**Provided passage**
__________
The Flaming Lips – Fight Test (EP) – Warner Brothers

Originally published in Skyscraper

In the wake of last’s year’s tremendously enjoyable offering Yoshimi Battles the Pink Robots, the ever-benevolent Flaming Lips now gift us with the Fight Test EP. You may have already heard the complaint that there’s not more original material from the Yoshimi sessions, some of which is said to be terrific stuff. Not to worry. Though inconsistent in quality and tone, the EP still proves an agreeable listen.

First, you hafta chuckle at Wayne Coyne’s mock-epic take on the Kylie smash “Can’t Get You Out of My Head,” what with its kettle drums and cymbals and his grave interpretation of the lyrics. Coyne stretches the whirling delicious popgum of the original into a tragic slo-mo lament. Still, it’s a gimmick song, and you may find yourself skipping it after a couple of listens. The band’s more faithful versions of Beck’s “The Golden Age” and Radiohead’s “Knives Out” weather better, even if they do prove less inventive. Two songs from Yoshimi do show up: the excellent album version of “Fight Test” opens the EP (the video is also included), and Scott Hardkiss mixes a groovy nine-minute long version of “Do You Realize??,” though he consequently dilutes the potency of the original.
__________
**Stated goal A**
In the Fight Test EP review, who mixes the nine-minute version of "Do You Realize??"?
**Stated goal B**
Write the next part of the Fight Test EP review, picking up right after its final sentence.

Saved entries
__________
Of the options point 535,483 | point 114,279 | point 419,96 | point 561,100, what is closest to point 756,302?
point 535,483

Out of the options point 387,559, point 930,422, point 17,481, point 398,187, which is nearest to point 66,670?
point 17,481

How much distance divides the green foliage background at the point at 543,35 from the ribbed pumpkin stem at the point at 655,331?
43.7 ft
__________
**Response A**
Scott Hardkiss

**Response B**
Two new tracks close the disk, “The Strange Design of Conscience” a pretty though unremarkable effort and “Thank You Jack White (For the Fiber-Optic Jesus that You Gave Me).” The latter opens with a sorta talky Johnny Cash intro, and then Wayne strums his way through a tender account of how, er, Jack White gave him a fiber-optic Jesus backstage at a Beck concert. “It shined so bright that I couldn’t help believin’ it would save me,” he sings. Well, amen. This is precisely the sort of enjoyable nonsense we expect from Coyne: stuff that confirms that his synapses aren’t firing in the same order as yours and mine.

The key then is not to expect Yoshimi Battles More Robots; then you’ll enjoy this EP for what it is: a delightful jalopy of a disk, rolling and bouncing joyfully along its brief course.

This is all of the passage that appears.